In an effort to make Wikipedia more accessible to the visually impaired users, the online encyclopedia has collaborated with researchers from Sweden’s KTH Royal Institute of Technology to develop the world's first crowdsourced speech engine.
The speech synthesis platform will be optimized for the virtual encyclopedia, but will be available as an open source for portal running MediaWiki, an open source wiki package respectively.
Initially, the Wikispeech pilot project will be developed in English, Swedish and Arabic, which is set to be completed by September 2017 following which the service would be extended to rest of the 280 languages in which it is currently available.
According to Joakin Gustafson, professor of speech technology at KTH, the initial focus will be on the Swedish language followed by rudimentary English, which they believe is expedient given the huge amount of open source linguistic resources. And lastly, they plan to do the basic Arabic voice, which will be more a proof of concept.
Similar to the online encyclopedia, the speech engine would be crowdsourced. Researchers at KTH will rely on the online community’s contribution to the platform's development. The content generated would be open and freely licensed to everyone in accordance with the rules of Wikimedia Commons.
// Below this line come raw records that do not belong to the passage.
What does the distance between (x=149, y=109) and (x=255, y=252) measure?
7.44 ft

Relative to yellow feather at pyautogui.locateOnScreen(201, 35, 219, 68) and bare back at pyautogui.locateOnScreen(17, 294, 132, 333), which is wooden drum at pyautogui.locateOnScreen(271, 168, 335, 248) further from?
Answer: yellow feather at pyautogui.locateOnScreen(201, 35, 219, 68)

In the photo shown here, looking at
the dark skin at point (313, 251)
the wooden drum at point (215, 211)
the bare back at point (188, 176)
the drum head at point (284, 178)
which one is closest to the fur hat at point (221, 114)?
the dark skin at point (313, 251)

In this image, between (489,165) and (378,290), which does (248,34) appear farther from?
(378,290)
The Wikispeech is in partnership between KTH Royal Institute of Technology, the Swedish Post and Telecom Authority, Wikimedia Sweden and STTS speech technology services. Jonas Beskow, professor of speech communication at KTH and Zofia Malisz would head the project.
According to Swedish telecommunications regulator PTS, which is funding the project, apparently 25 percent of Wikipedia users, which is about 125 million users per month, prefer access to its content in spoken form.
According to Gustafson, an open source module will be created so that any open source speech synthesizer can be plugged in. Since the framework is open, it will be easy to include or substitute certain modules in the Text-to-Speech system (TTS). The TTS open source functionality could be used by anybody for any use, not just reading web pages, he added.
The researchers further want to look into the probability for letting users record how a word should actually be pronounced and then have it automatically corrected in the transcription. Initially, it will have to use phonetic transcription (IPA) to correct the dictionary, Gustafson said.
The aim is to eventually enable Wikipedia to communicate the content to users in all of the languages in which it is accessible.